Finished Victoria Strauss' sf/fantasy The Garden of the Stone, which explores the fallout from The Arm of the Stone a generation later.
Again, an interesting story which takes some unusual and unexpected routes to get to its destination and mildly contemplative regarding the nature of power and responsibility and choice and betrayal.
Recommended if you enjoyed the first book, which was a freebie last month.
Now onto another sf/fantasy, Christopher Stasheff's The Warlock In Spite of Himself, one of my Phoenix Pick purchases during last month's sale.
This edition includes a new "looking back" introduction by the author, which was a nice touch. Though I was thinking that it was not so much the technology in the book which was outdated, but the gender attitudes.
Apparently in the viewpoint character's internal narrative, women who don't act as he thinks they ought to and do what they will, of their own will for their own purposes instead, are all "bitches" bent on using their feminine wiles to lead a man around by not-his-nose.
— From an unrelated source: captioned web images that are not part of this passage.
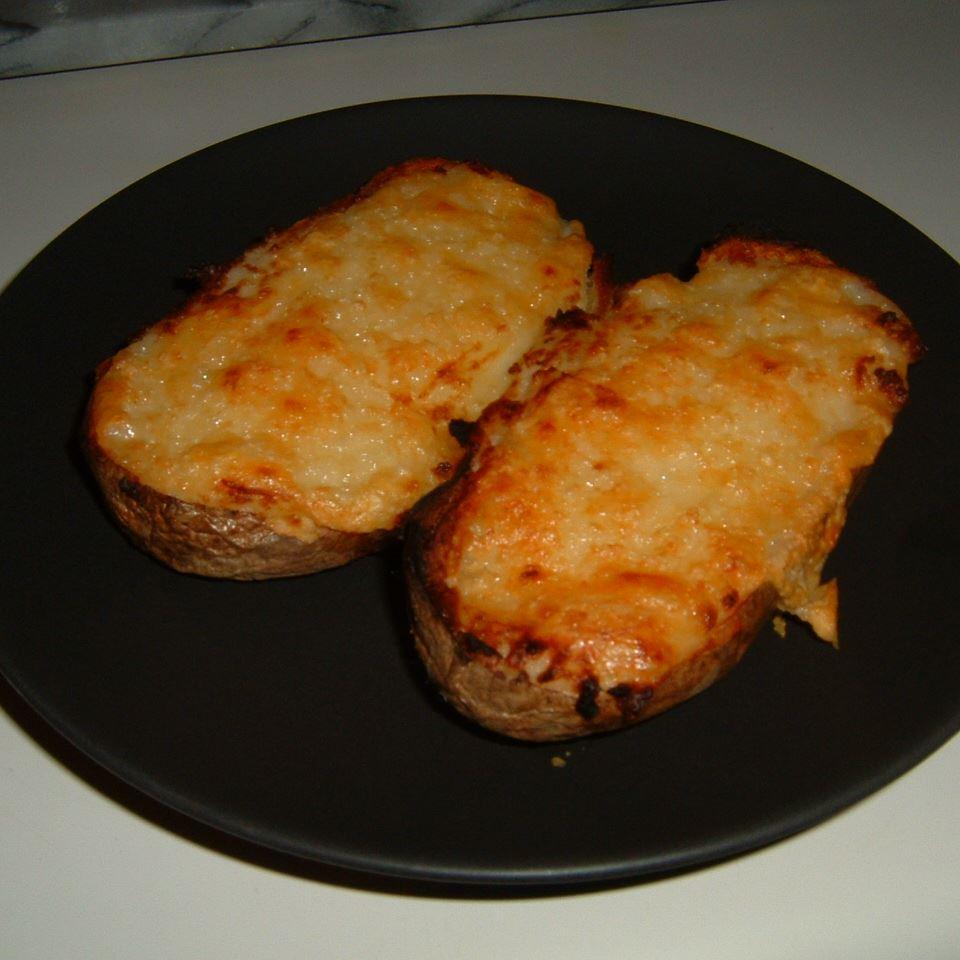 Twice Baked Potatoes II Caroline C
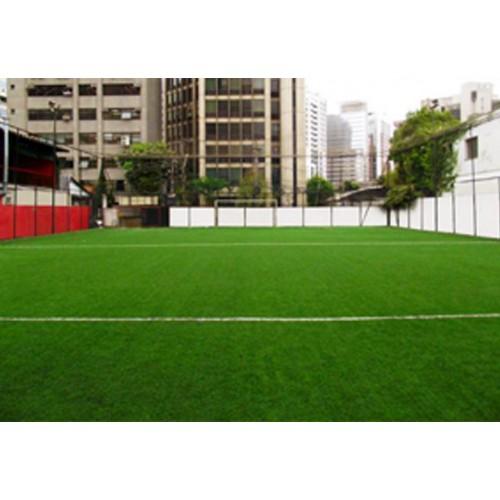 Quadra Paulista Sports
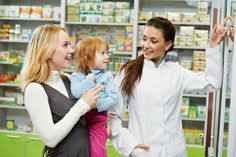 Find The Best Multivitamins for You and Your Family - Vitasave Blog #multivitamins #bestmultivitamins #MegaFood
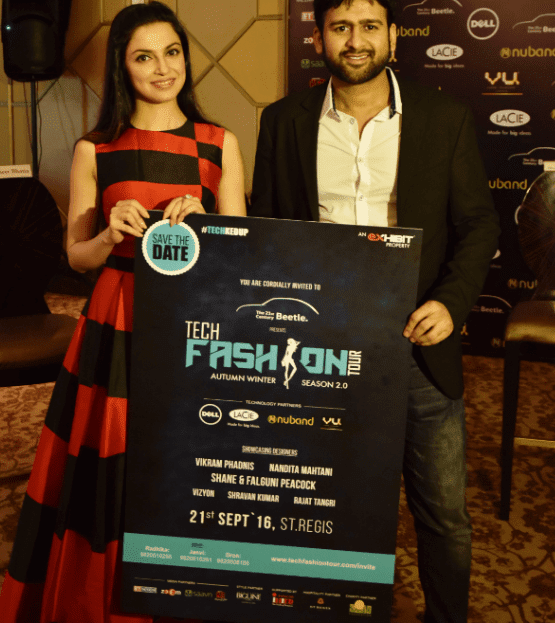Mr. Ramesh, Somani,CEO & Founder, Exhibit Technologies with Actress Divya Khosla Kumar at the launch event of Beetle's Tech Fashion Tour 2016 organized by Exhibit Technologies-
Unless they're properly soft and yielding and in helpless need of rescue by him, then they become okay.
Aside from that, mildly amusing borderline comical sfnal outsider dropped into a fantastic faux-medieval colony who've developed "magical" powers, with the intent of destabilizing their system of government and replacing it with FREEDOM and DEMOCRACY!!!!! Also incidentally maybe-thwarting a plot to destabilize the local system of government and replace it with totalitarianism from other, competing outside interests.
According to the intro, this was much more resonant in a Cold War context.